Treść zadania >> Wypisz dosłownie i w całości zamieszczony poniżej wątek z forum o wypadku w Chałupach.

Podany tekst >>
----------------

Wypadek w Chałupach - koloś uderzył w pomost

Wszystko o bezpieczeństwie - dział prowadzony przez BraCuru
jacekj1972
Posty: 64
Rejestracja: 27 sie 2012, 11:23
Deska: NOBILE 555
Latawiec: ozone
Lokalizacja: Ostrów Wlkp
Postawił piwka: 2 razy
 
Post17 wrz 2013, 13:29

Całkowita racja po stronie Ziomka

TomekS
Posty: 135
Rejestracja: 03 maja 2011, 20:45
Postawił piwka: 7 razy
Dostał piwko: 9 razy
 
Post17 wrz 2013, 15:34

Pozostanę ze swoimi farmazonami, ze swoją mierną wiedza i krotkim stażem na forum ( to jest najistotniejsze kryterium w KS :thumbsup: ) i będe korzystał ze swojego sprzętu zgodnie z jego przeznaczeniem i zaleceniami co przez kilka lat pozwoliło mi uprawiac sporty latawcowe bez rwania linek, platania, niebezpiecznych startów podczas których nie wiem co sie za chwile wydarzy.

Doceniam wiedze innych i dziekuję za dyskusję tym ktorzy wiedzą co to dyskusja, a nie mylą ją ze świńskim targiem.

Awatar użytkownika
onzo
Posty: 5583
Rejestracja: 19 paź 2003, 22:34
Deska: Wainman Joke 138
Latawiec: Vegas 9,12,16
Lokalizacja: WaWa
Postawił piwka: 41 razy
Dostał piwko: 89 razy
Kontaktowanie:
 
Post17 wrz 2013, 16:14

bartolomeo_n pisze:O, jest lepiej, juz cos mozna sie konkretnego dowiedziec w tym watku, dzieki za konkrety :thumb:

Mam pytanko jeszcze a propos leasha - gdzie go podpiac? Zakladajac, ze sie nie plywa UH podpinanie z tylu jest raczej niewskazane? W moim trapezie (TFM) mam jeszcze 2 kolka po lewej i prawej. Z kolei jak podepne z tylu to mam jeszcze opcje zeby sie zerwac z leasha przy samym trapezie (chociaz to nie jest az tak latwe - oczko do zlapania male i z tasiemki). Czytam 'za granica' ze generalnie polecaja podpinac do trapezu z przodu (nawet do 'spreader bar'), tylko wtedy leash musi byc krotki, zeby sie to nie platalo).

----------------

Dostarczony materiał >>
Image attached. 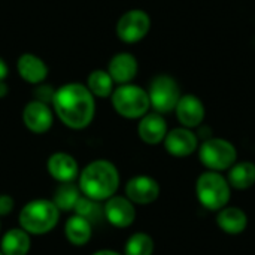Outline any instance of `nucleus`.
Instances as JSON below:
<instances>
[{"label": "nucleus", "mask_w": 255, "mask_h": 255, "mask_svg": "<svg viewBox=\"0 0 255 255\" xmlns=\"http://www.w3.org/2000/svg\"><path fill=\"white\" fill-rule=\"evenodd\" d=\"M196 196L199 203L212 212H218L230 202L232 187L220 172H203L196 181Z\"/></svg>", "instance_id": "7ed1b4c3"}, {"label": "nucleus", "mask_w": 255, "mask_h": 255, "mask_svg": "<svg viewBox=\"0 0 255 255\" xmlns=\"http://www.w3.org/2000/svg\"><path fill=\"white\" fill-rule=\"evenodd\" d=\"M181 88L176 79L170 75H157L149 82L148 97L149 105L157 114H169L173 112L179 99H181Z\"/></svg>", "instance_id": "0eeeda50"}, {"label": "nucleus", "mask_w": 255, "mask_h": 255, "mask_svg": "<svg viewBox=\"0 0 255 255\" xmlns=\"http://www.w3.org/2000/svg\"><path fill=\"white\" fill-rule=\"evenodd\" d=\"M164 148L172 157L184 158L190 157L199 149V137L197 134L185 127H176L167 131L164 137Z\"/></svg>", "instance_id": "1a4fd4ad"}, {"label": "nucleus", "mask_w": 255, "mask_h": 255, "mask_svg": "<svg viewBox=\"0 0 255 255\" xmlns=\"http://www.w3.org/2000/svg\"><path fill=\"white\" fill-rule=\"evenodd\" d=\"M105 218L118 229H127L134 223L136 209L134 205L124 196H112L106 200Z\"/></svg>", "instance_id": "f8f14e48"}, {"label": "nucleus", "mask_w": 255, "mask_h": 255, "mask_svg": "<svg viewBox=\"0 0 255 255\" xmlns=\"http://www.w3.org/2000/svg\"><path fill=\"white\" fill-rule=\"evenodd\" d=\"M60 211L52 200L37 199L27 203L19 212V226L28 235H46L58 223Z\"/></svg>", "instance_id": "20e7f679"}, {"label": "nucleus", "mask_w": 255, "mask_h": 255, "mask_svg": "<svg viewBox=\"0 0 255 255\" xmlns=\"http://www.w3.org/2000/svg\"><path fill=\"white\" fill-rule=\"evenodd\" d=\"M227 181L235 190H248L255 184V164L253 161H236L227 173Z\"/></svg>", "instance_id": "6ab92c4d"}, {"label": "nucleus", "mask_w": 255, "mask_h": 255, "mask_svg": "<svg viewBox=\"0 0 255 255\" xmlns=\"http://www.w3.org/2000/svg\"><path fill=\"white\" fill-rule=\"evenodd\" d=\"M81 197V190L73 182H63L57 187L54 193L52 203L58 211H73L76 202Z\"/></svg>", "instance_id": "5701e85b"}, {"label": "nucleus", "mask_w": 255, "mask_h": 255, "mask_svg": "<svg viewBox=\"0 0 255 255\" xmlns=\"http://www.w3.org/2000/svg\"><path fill=\"white\" fill-rule=\"evenodd\" d=\"M7 91H9V87H7V84H6L4 81H0V99L6 97Z\"/></svg>", "instance_id": "c85d7f7f"}, {"label": "nucleus", "mask_w": 255, "mask_h": 255, "mask_svg": "<svg viewBox=\"0 0 255 255\" xmlns=\"http://www.w3.org/2000/svg\"><path fill=\"white\" fill-rule=\"evenodd\" d=\"M151 28V18L142 9H131L123 13L117 22V36L126 43L142 40Z\"/></svg>", "instance_id": "6e6552de"}, {"label": "nucleus", "mask_w": 255, "mask_h": 255, "mask_svg": "<svg viewBox=\"0 0 255 255\" xmlns=\"http://www.w3.org/2000/svg\"><path fill=\"white\" fill-rule=\"evenodd\" d=\"M175 114L182 127L193 130L202 126L206 115V109L203 102L197 96L182 94L175 108Z\"/></svg>", "instance_id": "9d476101"}, {"label": "nucleus", "mask_w": 255, "mask_h": 255, "mask_svg": "<svg viewBox=\"0 0 255 255\" xmlns=\"http://www.w3.org/2000/svg\"><path fill=\"white\" fill-rule=\"evenodd\" d=\"M217 224L227 235H242L248 227V215L241 208L227 205L226 208L218 211Z\"/></svg>", "instance_id": "f3484780"}, {"label": "nucleus", "mask_w": 255, "mask_h": 255, "mask_svg": "<svg viewBox=\"0 0 255 255\" xmlns=\"http://www.w3.org/2000/svg\"><path fill=\"white\" fill-rule=\"evenodd\" d=\"M75 215L82 217L84 220H87L91 226L99 224L103 218H105V208L100 205V202H96L90 197H79V200L76 202L75 208Z\"/></svg>", "instance_id": "b1692460"}, {"label": "nucleus", "mask_w": 255, "mask_h": 255, "mask_svg": "<svg viewBox=\"0 0 255 255\" xmlns=\"http://www.w3.org/2000/svg\"><path fill=\"white\" fill-rule=\"evenodd\" d=\"M160 196L158 182L146 175L131 178L126 185V197L133 205H149Z\"/></svg>", "instance_id": "9b49d317"}, {"label": "nucleus", "mask_w": 255, "mask_h": 255, "mask_svg": "<svg viewBox=\"0 0 255 255\" xmlns=\"http://www.w3.org/2000/svg\"><path fill=\"white\" fill-rule=\"evenodd\" d=\"M54 111L64 126L73 130L85 128L96 114L94 96L78 82H70L55 90L52 100Z\"/></svg>", "instance_id": "f257e3e1"}, {"label": "nucleus", "mask_w": 255, "mask_h": 255, "mask_svg": "<svg viewBox=\"0 0 255 255\" xmlns=\"http://www.w3.org/2000/svg\"><path fill=\"white\" fill-rule=\"evenodd\" d=\"M48 167V173L58 181L60 184L63 182H73V179L78 176L79 173V167L76 160L66 154V152H55L48 158L46 163Z\"/></svg>", "instance_id": "dca6fc26"}, {"label": "nucleus", "mask_w": 255, "mask_h": 255, "mask_svg": "<svg viewBox=\"0 0 255 255\" xmlns=\"http://www.w3.org/2000/svg\"><path fill=\"white\" fill-rule=\"evenodd\" d=\"M0 255H3V253H1V251H0Z\"/></svg>", "instance_id": "7c9ffc66"}, {"label": "nucleus", "mask_w": 255, "mask_h": 255, "mask_svg": "<svg viewBox=\"0 0 255 255\" xmlns=\"http://www.w3.org/2000/svg\"><path fill=\"white\" fill-rule=\"evenodd\" d=\"M93 255H121V254H120V253H117V251H111V250H102V251L94 253Z\"/></svg>", "instance_id": "c756f323"}, {"label": "nucleus", "mask_w": 255, "mask_h": 255, "mask_svg": "<svg viewBox=\"0 0 255 255\" xmlns=\"http://www.w3.org/2000/svg\"><path fill=\"white\" fill-rule=\"evenodd\" d=\"M137 69H139L137 60L134 58L133 54L128 52H120L114 55L108 64V73L111 75L112 81L120 85L130 84L136 78Z\"/></svg>", "instance_id": "2eb2a0df"}, {"label": "nucleus", "mask_w": 255, "mask_h": 255, "mask_svg": "<svg viewBox=\"0 0 255 255\" xmlns=\"http://www.w3.org/2000/svg\"><path fill=\"white\" fill-rule=\"evenodd\" d=\"M52 121H54V117H52L51 108L42 102L33 100L27 103L22 111V123L31 133H36V134L46 133L51 128Z\"/></svg>", "instance_id": "ddd939ff"}, {"label": "nucleus", "mask_w": 255, "mask_h": 255, "mask_svg": "<svg viewBox=\"0 0 255 255\" xmlns=\"http://www.w3.org/2000/svg\"><path fill=\"white\" fill-rule=\"evenodd\" d=\"M54 94H55V90H54L51 85L37 84V87H36V90H34V100L48 105V103H52Z\"/></svg>", "instance_id": "a878e982"}, {"label": "nucleus", "mask_w": 255, "mask_h": 255, "mask_svg": "<svg viewBox=\"0 0 255 255\" xmlns=\"http://www.w3.org/2000/svg\"><path fill=\"white\" fill-rule=\"evenodd\" d=\"M114 84L115 82L112 81L108 70H102V69L93 70L87 79V88L90 90V93L94 97H100V99H106L112 96Z\"/></svg>", "instance_id": "4be33fe9"}, {"label": "nucleus", "mask_w": 255, "mask_h": 255, "mask_svg": "<svg viewBox=\"0 0 255 255\" xmlns=\"http://www.w3.org/2000/svg\"><path fill=\"white\" fill-rule=\"evenodd\" d=\"M199 160L200 163L212 172L229 170L238 161L236 146L223 137H209L199 145Z\"/></svg>", "instance_id": "423d86ee"}, {"label": "nucleus", "mask_w": 255, "mask_h": 255, "mask_svg": "<svg viewBox=\"0 0 255 255\" xmlns=\"http://www.w3.org/2000/svg\"><path fill=\"white\" fill-rule=\"evenodd\" d=\"M167 123L161 114L157 112H148L143 115L137 126V134L139 137L148 143V145H158L164 140L167 134Z\"/></svg>", "instance_id": "4468645a"}, {"label": "nucleus", "mask_w": 255, "mask_h": 255, "mask_svg": "<svg viewBox=\"0 0 255 255\" xmlns=\"http://www.w3.org/2000/svg\"><path fill=\"white\" fill-rule=\"evenodd\" d=\"M13 199L7 194H1L0 196V217H6L12 212L13 209Z\"/></svg>", "instance_id": "bb28decb"}, {"label": "nucleus", "mask_w": 255, "mask_h": 255, "mask_svg": "<svg viewBox=\"0 0 255 255\" xmlns=\"http://www.w3.org/2000/svg\"><path fill=\"white\" fill-rule=\"evenodd\" d=\"M6 76H7V64H6L4 60L0 57V81H4Z\"/></svg>", "instance_id": "cd10ccee"}, {"label": "nucleus", "mask_w": 255, "mask_h": 255, "mask_svg": "<svg viewBox=\"0 0 255 255\" xmlns=\"http://www.w3.org/2000/svg\"><path fill=\"white\" fill-rule=\"evenodd\" d=\"M19 76L28 84H42L48 76V66L34 54H22L16 61Z\"/></svg>", "instance_id": "a211bd4d"}, {"label": "nucleus", "mask_w": 255, "mask_h": 255, "mask_svg": "<svg viewBox=\"0 0 255 255\" xmlns=\"http://www.w3.org/2000/svg\"><path fill=\"white\" fill-rule=\"evenodd\" d=\"M64 233L67 241L75 247H84L90 242L93 235V226L79 215H73L66 221Z\"/></svg>", "instance_id": "aec40b11"}, {"label": "nucleus", "mask_w": 255, "mask_h": 255, "mask_svg": "<svg viewBox=\"0 0 255 255\" xmlns=\"http://www.w3.org/2000/svg\"><path fill=\"white\" fill-rule=\"evenodd\" d=\"M3 255H27L30 251V236L22 229H12L4 233L0 244Z\"/></svg>", "instance_id": "412c9836"}, {"label": "nucleus", "mask_w": 255, "mask_h": 255, "mask_svg": "<svg viewBox=\"0 0 255 255\" xmlns=\"http://www.w3.org/2000/svg\"><path fill=\"white\" fill-rule=\"evenodd\" d=\"M154 241L146 233H134L128 238L124 255H152Z\"/></svg>", "instance_id": "393cba45"}, {"label": "nucleus", "mask_w": 255, "mask_h": 255, "mask_svg": "<svg viewBox=\"0 0 255 255\" xmlns=\"http://www.w3.org/2000/svg\"><path fill=\"white\" fill-rule=\"evenodd\" d=\"M112 106L124 118L136 120L142 118L148 114L151 105L148 91L134 84H124L114 90L112 96Z\"/></svg>", "instance_id": "39448f33"}, {"label": "nucleus", "mask_w": 255, "mask_h": 255, "mask_svg": "<svg viewBox=\"0 0 255 255\" xmlns=\"http://www.w3.org/2000/svg\"><path fill=\"white\" fill-rule=\"evenodd\" d=\"M120 187V173L114 163L96 160L90 163L79 175V190L85 197L103 202L115 196Z\"/></svg>", "instance_id": "f03ea898"}]
</instances>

----------------

Pełny wynik >>
Wypadek w Chałupach - koloś uderzył w pomost

Wszystko o bezpieczeństwie - dział prowadzony przez BraCuru
jacekj1972
Posty: 64
Rejestracja: 27 sie 2012, 11:23
Deska: NOBILE 555
Latawiec: ozone
Lokalizacja: Ostrów Wlkp
Postawił piwka: 2 razy
 
Post17 wrz 2013, 13:29

Całkowita racja po stronie Ziomka

TomekS
Posty: 135
Rejestracja: 03 maja 2011, 20:45
Postawił piwka: 7 razy
Dostał piwko: 9 razy
 
Post17 wrz 2013, 15:34

Pozostanę ze swoimi farmazonami, ze swoją mierną wiedza i krotkim stażem na forum ( to jest najistotniejsze kryterium w KS :thumbsup: ) i będe korzystał ze swojego sprzętu zgodnie z jego przeznaczeniem i zaleceniami co przez kilka lat pozwoliło mi uprawiac sporty latawcowe bez rwania linek, platania, niebezpiecznych startów podczas których nie wiem co sie za chwile wydarzy.

Doceniam wiedze innych i dziekuję za dyskusję tym ktorzy wiedzą co to dyskusja, a nie mylą ją ze świńskim targiem.

Awatar użytkownika
onzo
Posty: 5583
Rejestracja: 19 paź 2003, 22:34
Deska: Wainman Joke 138
Latawiec: Vegas 9,12,16
Lokalizacja: WaWa
Postawił piwka: 41 razy
Dostał piwko: 89 razy
Kontaktowanie:
 
Post17 wrz 2013, 16:14

bartolomeo_n pisze:O, jest lepiej, juz cos mozna sie konkretnego dowiedziec w tym watku, dzieki za konkrety :thumb:

Mam pytanko jeszcze a propos leasha - gdzie go podpiac? Zakladajac, ze sie nie plywa UH podpinanie z tylu jest raczej niewskazane? W moim trapezie (TFM) mam jeszcze 2 kolka po lewej i prawej. Z kolei jak podepne z tylu to mam jeszcze opcje zeby sie zerwac z leasha przy samym trapezie (chociaz to nie jest az tak latwe - oczko do zlapania male i z tasiemki). Czytam 'za granica' ze generalnie polecaja podpinac do trapezu z przodu (nawet do 'spreader bar'), tylko wtedy leash musi byc krotki, zeby sie to nie platalo).